#4 宝くじが当たる。

 俺、タクローはぼんやりとテレビを見ていた。宝くじだ。


「1等は58組A384964、賞金8億円。組違いは83本、賞金350万円……」


 俺は――え、組違いだった!


「350万……?」


 と思い怪しみながら売り場に行くと、「あ、組違いじゃありませんね」と告げられた。

 なんだ、組違いじゃなかったか――なぜかうなだれている俺を前に店員は続ける。


「おめでとうございます! 1等です!」


           *


 一瞬、何のことかわからなかった。そして、ようやく――ああ、自分は8億を手にしたのだ、と事態を飲み込んでいく。


 しかし俺は大事なことに気づく。一番高級すぎるのも考え物だな、と。俺は前みたいな、少しいいくらいの生活が好きだ。


 俺はとりあえず大手企業の株を買った。うまい具合にその企業は不祥事と言えるか言えないかぐらいの小さな事件を起こした。株が少し落ちた。適当なところで株を売った。4万円ほど損した。

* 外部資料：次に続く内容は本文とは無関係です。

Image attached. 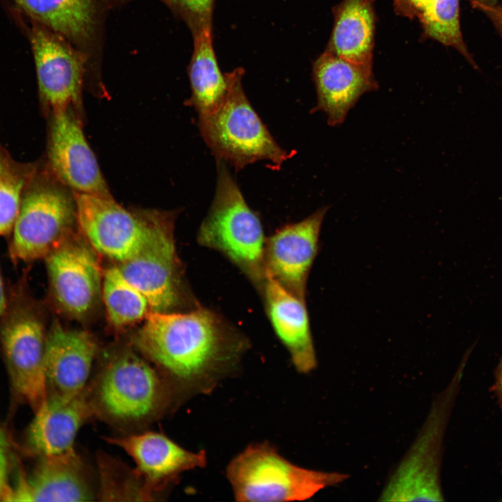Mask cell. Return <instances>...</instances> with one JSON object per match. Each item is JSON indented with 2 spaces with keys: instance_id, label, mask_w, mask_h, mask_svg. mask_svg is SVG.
<instances>
[{
  "instance_id": "obj_2",
  "label": "cell",
  "mask_w": 502,
  "mask_h": 502,
  "mask_svg": "<svg viewBox=\"0 0 502 502\" xmlns=\"http://www.w3.org/2000/svg\"><path fill=\"white\" fill-rule=\"evenodd\" d=\"M86 388L94 417L123 429L145 427L179 405L160 372L130 351L107 360Z\"/></svg>"
},
{
  "instance_id": "obj_5",
  "label": "cell",
  "mask_w": 502,
  "mask_h": 502,
  "mask_svg": "<svg viewBox=\"0 0 502 502\" xmlns=\"http://www.w3.org/2000/svg\"><path fill=\"white\" fill-rule=\"evenodd\" d=\"M230 75V85L220 106L213 113L199 116L201 135L217 161L229 162L236 170L259 160L280 167L291 157L274 140L244 93V70Z\"/></svg>"
},
{
  "instance_id": "obj_23",
  "label": "cell",
  "mask_w": 502,
  "mask_h": 502,
  "mask_svg": "<svg viewBox=\"0 0 502 502\" xmlns=\"http://www.w3.org/2000/svg\"><path fill=\"white\" fill-rule=\"evenodd\" d=\"M193 52L188 67L191 97L187 100L199 116L215 112L222 104L230 85L229 73H222L218 66L212 36V28L195 33Z\"/></svg>"
},
{
  "instance_id": "obj_11",
  "label": "cell",
  "mask_w": 502,
  "mask_h": 502,
  "mask_svg": "<svg viewBox=\"0 0 502 502\" xmlns=\"http://www.w3.org/2000/svg\"><path fill=\"white\" fill-rule=\"evenodd\" d=\"M79 108L52 112L48 158L56 178L73 192L112 198L84 132Z\"/></svg>"
},
{
  "instance_id": "obj_19",
  "label": "cell",
  "mask_w": 502,
  "mask_h": 502,
  "mask_svg": "<svg viewBox=\"0 0 502 502\" xmlns=\"http://www.w3.org/2000/svg\"><path fill=\"white\" fill-rule=\"evenodd\" d=\"M317 110L323 111L331 126L342 124L364 93L376 90L372 68L356 65L326 50L312 66Z\"/></svg>"
},
{
  "instance_id": "obj_28",
  "label": "cell",
  "mask_w": 502,
  "mask_h": 502,
  "mask_svg": "<svg viewBox=\"0 0 502 502\" xmlns=\"http://www.w3.org/2000/svg\"><path fill=\"white\" fill-rule=\"evenodd\" d=\"M195 33L212 28L215 0H160Z\"/></svg>"
},
{
  "instance_id": "obj_29",
  "label": "cell",
  "mask_w": 502,
  "mask_h": 502,
  "mask_svg": "<svg viewBox=\"0 0 502 502\" xmlns=\"http://www.w3.org/2000/svg\"><path fill=\"white\" fill-rule=\"evenodd\" d=\"M433 0H393L395 13L410 20L418 19L424 14Z\"/></svg>"
},
{
  "instance_id": "obj_16",
  "label": "cell",
  "mask_w": 502,
  "mask_h": 502,
  "mask_svg": "<svg viewBox=\"0 0 502 502\" xmlns=\"http://www.w3.org/2000/svg\"><path fill=\"white\" fill-rule=\"evenodd\" d=\"M40 459L31 473L9 486L3 501L77 502L97 496L89 470L75 450Z\"/></svg>"
},
{
  "instance_id": "obj_14",
  "label": "cell",
  "mask_w": 502,
  "mask_h": 502,
  "mask_svg": "<svg viewBox=\"0 0 502 502\" xmlns=\"http://www.w3.org/2000/svg\"><path fill=\"white\" fill-rule=\"evenodd\" d=\"M67 240L45 259L54 300L63 311L79 317L95 305L101 289V273L92 249Z\"/></svg>"
},
{
  "instance_id": "obj_4",
  "label": "cell",
  "mask_w": 502,
  "mask_h": 502,
  "mask_svg": "<svg viewBox=\"0 0 502 502\" xmlns=\"http://www.w3.org/2000/svg\"><path fill=\"white\" fill-rule=\"evenodd\" d=\"M217 162L215 194L198 242L222 252L261 290L266 280V240L260 220L246 204L225 162Z\"/></svg>"
},
{
  "instance_id": "obj_36",
  "label": "cell",
  "mask_w": 502,
  "mask_h": 502,
  "mask_svg": "<svg viewBox=\"0 0 502 502\" xmlns=\"http://www.w3.org/2000/svg\"><path fill=\"white\" fill-rule=\"evenodd\" d=\"M478 1H487V0H478Z\"/></svg>"
},
{
  "instance_id": "obj_10",
  "label": "cell",
  "mask_w": 502,
  "mask_h": 502,
  "mask_svg": "<svg viewBox=\"0 0 502 502\" xmlns=\"http://www.w3.org/2000/svg\"><path fill=\"white\" fill-rule=\"evenodd\" d=\"M40 93L52 111L81 106L89 56L64 37L38 24L31 33Z\"/></svg>"
},
{
  "instance_id": "obj_27",
  "label": "cell",
  "mask_w": 502,
  "mask_h": 502,
  "mask_svg": "<svg viewBox=\"0 0 502 502\" xmlns=\"http://www.w3.org/2000/svg\"><path fill=\"white\" fill-rule=\"evenodd\" d=\"M24 184L20 176L5 170L0 174V237L13 230L21 206Z\"/></svg>"
},
{
  "instance_id": "obj_1",
  "label": "cell",
  "mask_w": 502,
  "mask_h": 502,
  "mask_svg": "<svg viewBox=\"0 0 502 502\" xmlns=\"http://www.w3.org/2000/svg\"><path fill=\"white\" fill-rule=\"evenodd\" d=\"M135 347L169 383L178 404L211 393L240 368L249 344L216 313L149 312L134 337Z\"/></svg>"
},
{
  "instance_id": "obj_25",
  "label": "cell",
  "mask_w": 502,
  "mask_h": 502,
  "mask_svg": "<svg viewBox=\"0 0 502 502\" xmlns=\"http://www.w3.org/2000/svg\"><path fill=\"white\" fill-rule=\"evenodd\" d=\"M418 20L425 38L455 48L473 66H476L461 32L459 0H433Z\"/></svg>"
},
{
  "instance_id": "obj_20",
  "label": "cell",
  "mask_w": 502,
  "mask_h": 502,
  "mask_svg": "<svg viewBox=\"0 0 502 502\" xmlns=\"http://www.w3.org/2000/svg\"><path fill=\"white\" fill-rule=\"evenodd\" d=\"M38 23L85 52L90 63L100 52L102 6L99 0H15Z\"/></svg>"
},
{
  "instance_id": "obj_33",
  "label": "cell",
  "mask_w": 502,
  "mask_h": 502,
  "mask_svg": "<svg viewBox=\"0 0 502 502\" xmlns=\"http://www.w3.org/2000/svg\"><path fill=\"white\" fill-rule=\"evenodd\" d=\"M8 306L2 276L0 272V317L4 314Z\"/></svg>"
},
{
  "instance_id": "obj_9",
  "label": "cell",
  "mask_w": 502,
  "mask_h": 502,
  "mask_svg": "<svg viewBox=\"0 0 502 502\" xmlns=\"http://www.w3.org/2000/svg\"><path fill=\"white\" fill-rule=\"evenodd\" d=\"M1 317L0 343L12 386L35 412L47 397V334L28 298L17 297Z\"/></svg>"
},
{
  "instance_id": "obj_22",
  "label": "cell",
  "mask_w": 502,
  "mask_h": 502,
  "mask_svg": "<svg viewBox=\"0 0 502 502\" xmlns=\"http://www.w3.org/2000/svg\"><path fill=\"white\" fill-rule=\"evenodd\" d=\"M375 0H342L333 8V26L325 50L356 65L373 68Z\"/></svg>"
},
{
  "instance_id": "obj_7",
  "label": "cell",
  "mask_w": 502,
  "mask_h": 502,
  "mask_svg": "<svg viewBox=\"0 0 502 502\" xmlns=\"http://www.w3.org/2000/svg\"><path fill=\"white\" fill-rule=\"evenodd\" d=\"M77 221L74 192L61 183L38 184L22 197L9 246L17 262L45 258L68 237Z\"/></svg>"
},
{
  "instance_id": "obj_31",
  "label": "cell",
  "mask_w": 502,
  "mask_h": 502,
  "mask_svg": "<svg viewBox=\"0 0 502 502\" xmlns=\"http://www.w3.org/2000/svg\"><path fill=\"white\" fill-rule=\"evenodd\" d=\"M471 5L483 12L496 27L502 37V3H491L487 1L469 0Z\"/></svg>"
},
{
  "instance_id": "obj_13",
  "label": "cell",
  "mask_w": 502,
  "mask_h": 502,
  "mask_svg": "<svg viewBox=\"0 0 502 502\" xmlns=\"http://www.w3.org/2000/svg\"><path fill=\"white\" fill-rule=\"evenodd\" d=\"M104 439L121 448L132 458L137 466L135 469L151 501L183 472L204 468L207 464L204 450L189 451L160 432H144Z\"/></svg>"
},
{
  "instance_id": "obj_30",
  "label": "cell",
  "mask_w": 502,
  "mask_h": 502,
  "mask_svg": "<svg viewBox=\"0 0 502 502\" xmlns=\"http://www.w3.org/2000/svg\"><path fill=\"white\" fill-rule=\"evenodd\" d=\"M9 446L6 436L0 429V501H3L9 488Z\"/></svg>"
},
{
  "instance_id": "obj_3",
  "label": "cell",
  "mask_w": 502,
  "mask_h": 502,
  "mask_svg": "<svg viewBox=\"0 0 502 502\" xmlns=\"http://www.w3.org/2000/svg\"><path fill=\"white\" fill-rule=\"evenodd\" d=\"M226 476L236 501L241 502L304 501L349 477L296 465L267 441L251 443L236 455Z\"/></svg>"
},
{
  "instance_id": "obj_34",
  "label": "cell",
  "mask_w": 502,
  "mask_h": 502,
  "mask_svg": "<svg viewBox=\"0 0 502 502\" xmlns=\"http://www.w3.org/2000/svg\"><path fill=\"white\" fill-rule=\"evenodd\" d=\"M132 0H102L105 7L112 8L114 6H121L126 3H128Z\"/></svg>"
},
{
  "instance_id": "obj_17",
  "label": "cell",
  "mask_w": 502,
  "mask_h": 502,
  "mask_svg": "<svg viewBox=\"0 0 502 502\" xmlns=\"http://www.w3.org/2000/svg\"><path fill=\"white\" fill-rule=\"evenodd\" d=\"M97 352L86 331L54 324L46 335L45 373L47 395L70 397L85 389Z\"/></svg>"
},
{
  "instance_id": "obj_32",
  "label": "cell",
  "mask_w": 502,
  "mask_h": 502,
  "mask_svg": "<svg viewBox=\"0 0 502 502\" xmlns=\"http://www.w3.org/2000/svg\"><path fill=\"white\" fill-rule=\"evenodd\" d=\"M492 391L496 397L499 406L502 408V358L495 370Z\"/></svg>"
},
{
  "instance_id": "obj_12",
  "label": "cell",
  "mask_w": 502,
  "mask_h": 502,
  "mask_svg": "<svg viewBox=\"0 0 502 502\" xmlns=\"http://www.w3.org/2000/svg\"><path fill=\"white\" fill-rule=\"evenodd\" d=\"M328 206L299 222L278 230L266 241V277L305 301L308 275L318 252L319 238Z\"/></svg>"
},
{
  "instance_id": "obj_26",
  "label": "cell",
  "mask_w": 502,
  "mask_h": 502,
  "mask_svg": "<svg viewBox=\"0 0 502 502\" xmlns=\"http://www.w3.org/2000/svg\"><path fill=\"white\" fill-rule=\"evenodd\" d=\"M100 485L97 496L104 501H151L135 469L109 457H100Z\"/></svg>"
},
{
  "instance_id": "obj_6",
  "label": "cell",
  "mask_w": 502,
  "mask_h": 502,
  "mask_svg": "<svg viewBox=\"0 0 502 502\" xmlns=\"http://www.w3.org/2000/svg\"><path fill=\"white\" fill-rule=\"evenodd\" d=\"M468 355L447 388L434 400L427 419L404 456L388 476L379 501H442L443 443Z\"/></svg>"
},
{
  "instance_id": "obj_24",
  "label": "cell",
  "mask_w": 502,
  "mask_h": 502,
  "mask_svg": "<svg viewBox=\"0 0 502 502\" xmlns=\"http://www.w3.org/2000/svg\"><path fill=\"white\" fill-rule=\"evenodd\" d=\"M102 284L107 317L113 326L135 323L150 312L146 298L126 280L117 266L105 271Z\"/></svg>"
},
{
  "instance_id": "obj_21",
  "label": "cell",
  "mask_w": 502,
  "mask_h": 502,
  "mask_svg": "<svg viewBox=\"0 0 502 502\" xmlns=\"http://www.w3.org/2000/svg\"><path fill=\"white\" fill-rule=\"evenodd\" d=\"M273 329L287 348L298 372L307 374L317 365L305 301L294 296L267 277L261 289Z\"/></svg>"
},
{
  "instance_id": "obj_35",
  "label": "cell",
  "mask_w": 502,
  "mask_h": 502,
  "mask_svg": "<svg viewBox=\"0 0 502 502\" xmlns=\"http://www.w3.org/2000/svg\"><path fill=\"white\" fill-rule=\"evenodd\" d=\"M4 171V167L2 161V158L0 154V174Z\"/></svg>"
},
{
  "instance_id": "obj_8",
  "label": "cell",
  "mask_w": 502,
  "mask_h": 502,
  "mask_svg": "<svg viewBox=\"0 0 502 502\" xmlns=\"http://www.w3.org/2000/svg\"><path fill=\"white\" fill-rule=\"evenodd\" d=\"M74 192L77 221L91 247L119 263L138 254L171 220L155 213L130 211L112 198Z\"/></svg>"
},
{
  "instance_id": "obj_15",
  "label": "cell",
  "mask_w": 502,
  "mask_h": 502,
  "mask_svg": "<svg viewBox=\"0 0 502 502\" xmlns=\"http://www.w3.org/2000/svg\"><path fill=\"white\" fill-rule=\"evenodd\" d=\"M172 223L164 225L138 254L117 264L126 280L146 298L150 312H168L181 299Z\"/></svg>"
},
{
  "instance_id": "obj_18",
  "label": "cell",
  "mask_w": 502,
  "mask_h": 502,
  "mask_svg": "<svg viewBox=\"0 0 502 502\" xmlns=\"http://www.w3.org/2000/svg\"><path fill=\"white\" fill-rule=\"evenodd\" d=\"M34 413L26 441L31 451L40 458L75 450L79 429L95 418L86 387L70 397L47 395Z\"/></svg>"
}]
</instances>
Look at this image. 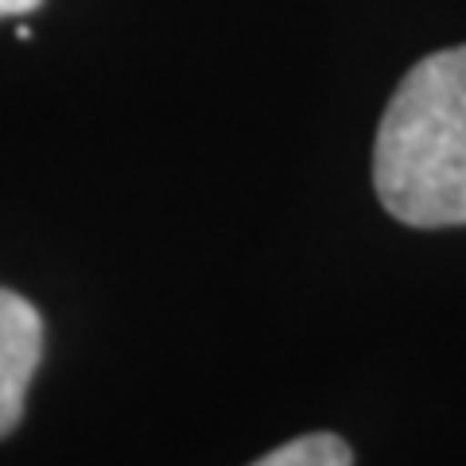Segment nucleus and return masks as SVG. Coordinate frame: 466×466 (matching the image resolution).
Instances as JSON below:
<instances>
[{
    "mask_svg": "<svg viewBox=\"0 0 466 466\" xmlns=\"http://www.w3.org/2000/svg\"><path fill=\"white\" fill-rule=\"evenodd\" d=\"M373 187L412 229L466 226V43L400 78L377 125Z\"/></svg>",
    "mask_w": 466,
    "mask_h": 466,
    "instance_id": "f257e3e1",
    "label": "nucleus"
},
{
    "mask_svg": "<svg viewBox=\"0 0 466 466\" xmlns=\"http://www.w3.org/2000/svg\"><path fill=\"white\" fill-rule=\"evenodd\" d=\"M43 358V315L20 291L0 288V440L24 420L27 385Z\"/></svg>",
    "mask_w": 466,
    "mask_h": 466,
    "instance_id": "f03ea898",
    "label": "nucleus"
},
{
    "mask_svg": "<svg viewBox=\"0 0 466 466\" xmlns=\"http://www.w3.org/2000/svg\"><path fill=\"white\" fill-rule=\"evenodd\" d=\"M253 466H354V451H350L342 435L311 431L291 443L272 447L268 455H260Z\"/></svg>",
    "mask_w": 466,
    "mask_h": 466,
    "instance_id": "7ed1b4c3",
    "label": "nucleus"
},
{
    "mask_svg": "<svg viewBox=\"0 0 466 466\" xmlns=\"http://www.w3.org/2000/svg\"><path fill=\"white\" fill-rule=\"evenodd\" d=\"M39 5H43V0H0V20H5V16H24V12H32Z\"/></svg>",
    "mask_w": 466,
    "mask_h": 466,
    "instance_id": "20e7f679",
    "label": "nucleus"
}]
</instances>
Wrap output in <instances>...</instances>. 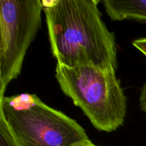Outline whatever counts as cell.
I'll return each instance as SVG.
<instances>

 しかしちょっと悲しいのでこのくらいで止めておいた。5億円は銀行に運用した。手数料で数百万差し引いても4億数円は残るだろう。残りの3億円は貯金。このために貯金箱を何十個か買った。


――では、豪華ライフに、行ってきます!


 そう言って俺は、いつもの一軒家の玄関のドアをぐるり、と回した――。